I found a door at the top of the steps and knocked on it. I had to knock four times before it opened. Kolan stood there, holding a cigarette. ‘I thought you were the police again.’
‘They’ve been here then?’
He looked past me, into the darkness. ‘You’d better come in.’
The lighting was low in his apartment and there was a stick of incense burning. I watched Kolan as he sat on the threadbare carpet and began to roll a joint.
‘Was it Munck?’ I asked him.
‘They didn’t tell me their names.’
‘They always tell you their names.’
‘In that case, I forgot.’
He trickled grass into a cigarette paper that was already filled with a thin roll of tobacco.
‘The police,’ I said. ‘Did one of them chew gum?’
‘Christ, you’re as bad as they are.’
I sat down on a chair by the window. His music reminded me of the music they play when something unpleasant’s about to happen.
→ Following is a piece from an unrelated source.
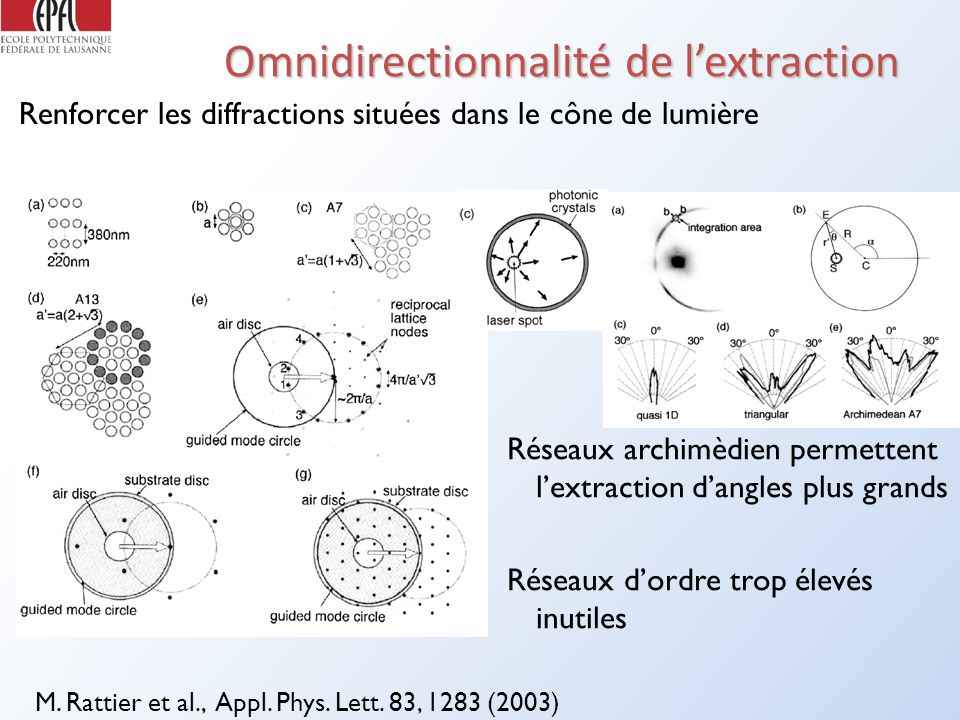 Omnidirectionnalité de l'extraction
You hear it in airports and mental homes. You hear it at the dentist as well. Sometimes you hear it as you lift out of an anaesthetic.
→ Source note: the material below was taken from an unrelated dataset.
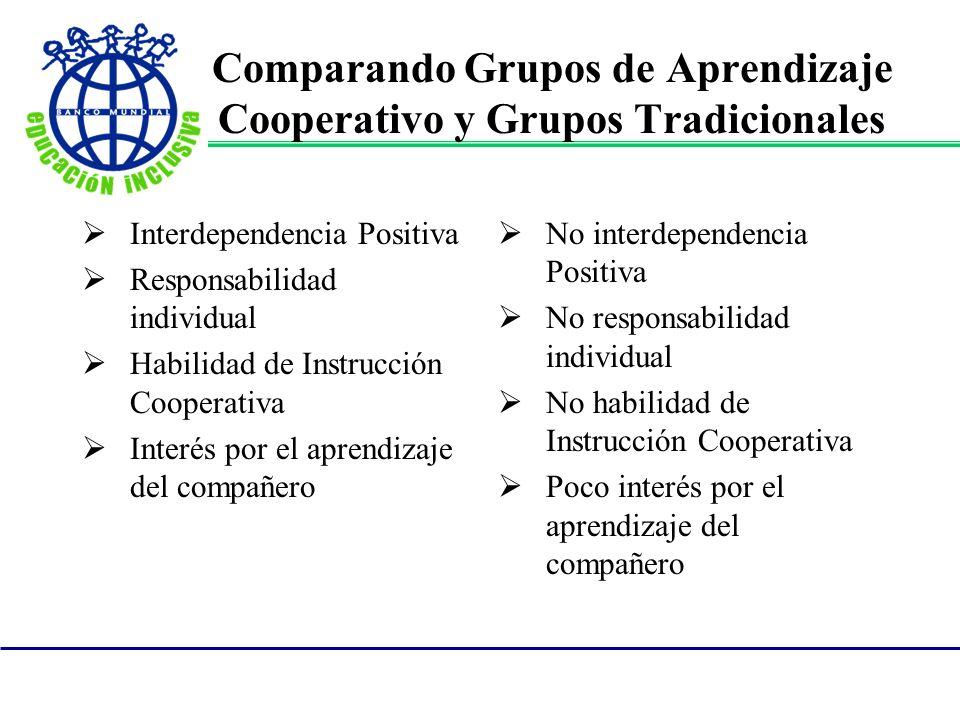 Comparando Grupos de Aprendizaje Cooperativo y Grupos Tradicionales Interdependencia Positiva Responsabilidad individual Habilidad de Instrucción Coop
‘They told you about the car,’ I said.
‘Yeah.’
‘They’re saying she might’ve been killed.’ I paused. ‘They think I might’ve done it.’
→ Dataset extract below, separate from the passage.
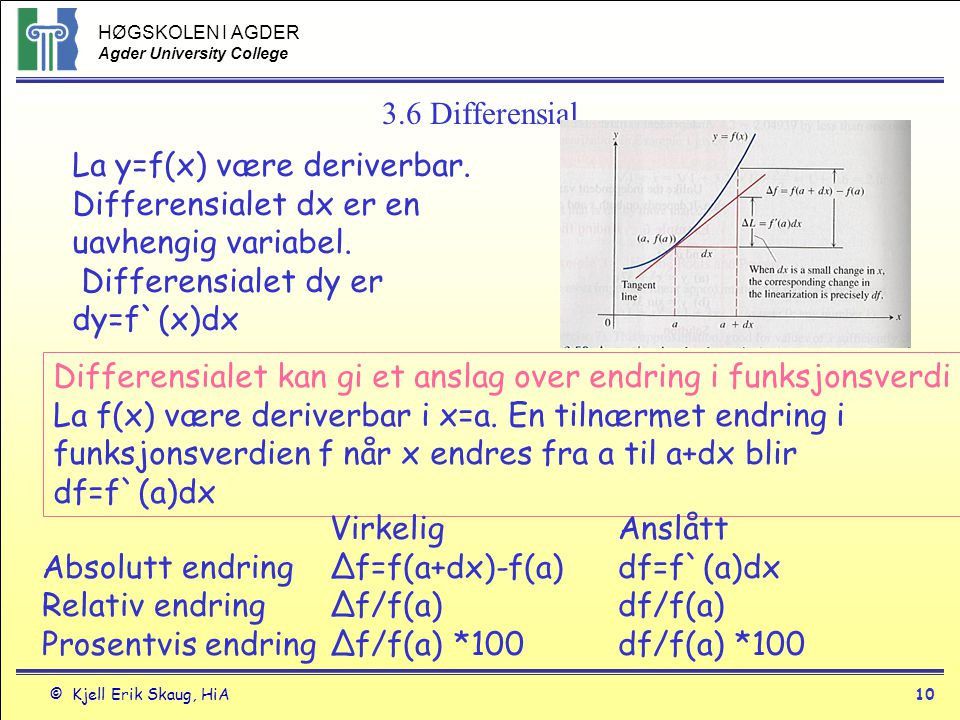 3.6 Differensial La y=f(x) være deriverbar. Differensialet dx er en. uavhengig variabel. Differensialet dy er.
He licked the narrow strip of glue on the cigarette paper and stuck it down, then he ran his finger and thumb along the length of it several times, making sure it was sealed. There was a kind of fussy expertise about the way he built his joints. He should’ve been exhibiting at country fairs, along with the basket-weavers and the ceramicists.
‘I’ve even got a motive,’ I said.
‘What’s that?’
‘She was leaving me. I didn’t want her to.’
‘Do you smoke?’
‘No.’ I reached into my pocket for my bottle of pain-killers. I tipped two pills on to my hand and knocked them back.
‘What’s that you’re taking?’
‘Codeine. For my head.’
‘Yeah, right.’ His joint crackled as he drew on it. He must’ve missed some of the seeds. ‘Her frame of mind,’ he said. ‘I’ve been doing some thinking about it.’
Something had been worrying her. He had the feeling that was why she’d asked him over on Tuesday night. And she’d made a date to see him on the Wednesday, too. He often sat in her apartment while she talked. He never said much. What happened was, she’d launch into a kind of monologue. But he had to be there, otherwise she couldn’t do it. Sometimes there were drugs as well, to help the process. He’d score for her. There was someone in the 15th district, out near the cemetery. He could get them anything they wanted.
‘She won’t do it herself. Thinks it’s squalid.’ Kolan’s voice pinched as he held the smoke inside his lungs. ‘If I’d seen her Wednesday night, that’s what would’ve happened.’
‘You’ve no idea what it was?’
He studied the roach. Then he brought it to his lips, inhaled three times quickly, dropped it on to a saucer. ‘I was thinking about her being worried,’ he said, ‘and it reminded me of something else.’
She’d called him a couple of weeks back. She’d had a strange experience. A man had walked up to her on the street and he’d shown her a picture of herself. She didn’t know the man. She’d never seen him before. He was a complete stranger. But it was definitely a picture of her. It unsettled her. Maybe she’d been living the wrong way, she said. She couldn’t explain it. It was just a feeling. But things had to change. A different job, a different apartment. Maybe even a different country.